A single event can look very different depending on which domain the data is coming from. For an event that captures a user accessing a website, an Apache webserver access log might contain the IP address of the client, HTTP methods used and HTTP response codes, while a packet capture of the connection between the client and the server will contain information about TCP handshake and HTTP and/or TLS protocol information, and data from the client and server devices can have logs that capture user login information.

Different planes

There are three planes of operation in a network. These represent data that serve different purposes in the network infrastructure.

Management plane is used to communicate with the devices to configure and monitor them. Examples of protocols in this plane include SNMP, SSH, Secure FTP.
Control plane is where network devices communicate with each other to set up the channels or paths for data transmission over the network. Examples include Layer 2 protocols such as Spanning Tree Protocol (STP), ARP, LACP, Layer 3 protocols such as IGMP, ICMP and dynamic IP routing protocols such as OSPF, BGP.
Data plane, which is the forwarding plane, is responsible for the switching of packets through the switches and routers. The data from this plane can provide us with information about the volume of traffic and applications. Quality of service (QoS) and Access Control Lists (ACL) features are typically implemented in the data plane.

Collection methods

Network data collection can be categorized into two methods.

Passive data collection – Data is collected through passively observing the networks to capture network traffic and associated statistics. In this there is no alterations made to the network traffic.
Active data collection – Data is collected by actively generating packet streams or other synthetic data (non-user data). Probing and scanning tools such as ping, traceroute, MTR, NMAP are used to generate such data.

It is important to note that most of the network data collected for analytics uses passive data collection methods. However, in certain cases, data generated through active scanning is helpful.

Collection nodes

The network consists of various types of devices, both physical and virtual. The general data provided by any device can fall into one of the following categories – Flow based, Packet based, Logs and Metrics.

The data however varies based on the following:

Device function – Whether the device is forwarding device (Routers, Switches), security device (Firewalls, IDS) or end devices (Servers/Hosts). In a cloud environment, you could get different data based on the different cloud functions or services (compute, networking, storage etc.)
Vendor – While there is some standardization (SNMP MIBs and Flow templates), the types of data and the level of detail varies between vendors for the same type of device (e.g., Palo Alto firewall vs F5) or cloud computing service.

OSI Layer

When analyzing data from networking environments, it is necessary to understand the level of abstraction. The OSI 7 layer/TCP-IP 5-layer models provide abstraction for different network functionality at each layer.

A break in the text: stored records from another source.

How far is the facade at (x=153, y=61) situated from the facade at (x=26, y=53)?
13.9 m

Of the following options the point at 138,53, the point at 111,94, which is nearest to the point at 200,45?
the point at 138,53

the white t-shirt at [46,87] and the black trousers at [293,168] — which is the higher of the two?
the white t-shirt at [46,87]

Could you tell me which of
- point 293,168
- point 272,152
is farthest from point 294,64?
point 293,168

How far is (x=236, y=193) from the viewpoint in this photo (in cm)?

Each layer has its own set of protocols and a packet capture tool such as Wireshark can provide insights into the data available at different layers of the stack.

Data Link Layer – This is typically ethernet level data such as source and destination MAC addresses. The data from this layer has limited use when it comes to analytics.
Network Layer – This has the IP layer information such as source and destination IP address, IP flags and IP fragmentation.
Transport Layer – This is either TCP or UDP level information and contains port numbers, handshake information, TCP flags, TCP window sizes, and retransmission.
Application Layer – The application layer contains information specific to application layer protocols such as HTTP and DNS.

Other types of data

While the above encompasses most of the network data, there are other types of network data that can be used in building or augmenting machine learning models.

Performance Monitoring data from routers and other systems that determine the quality, performance, and reliability to track the SLA agreed by the user and the network service provider.
Fault Monitoring data from routers, and other systems that can provide information on network faults, warnings and other alerts.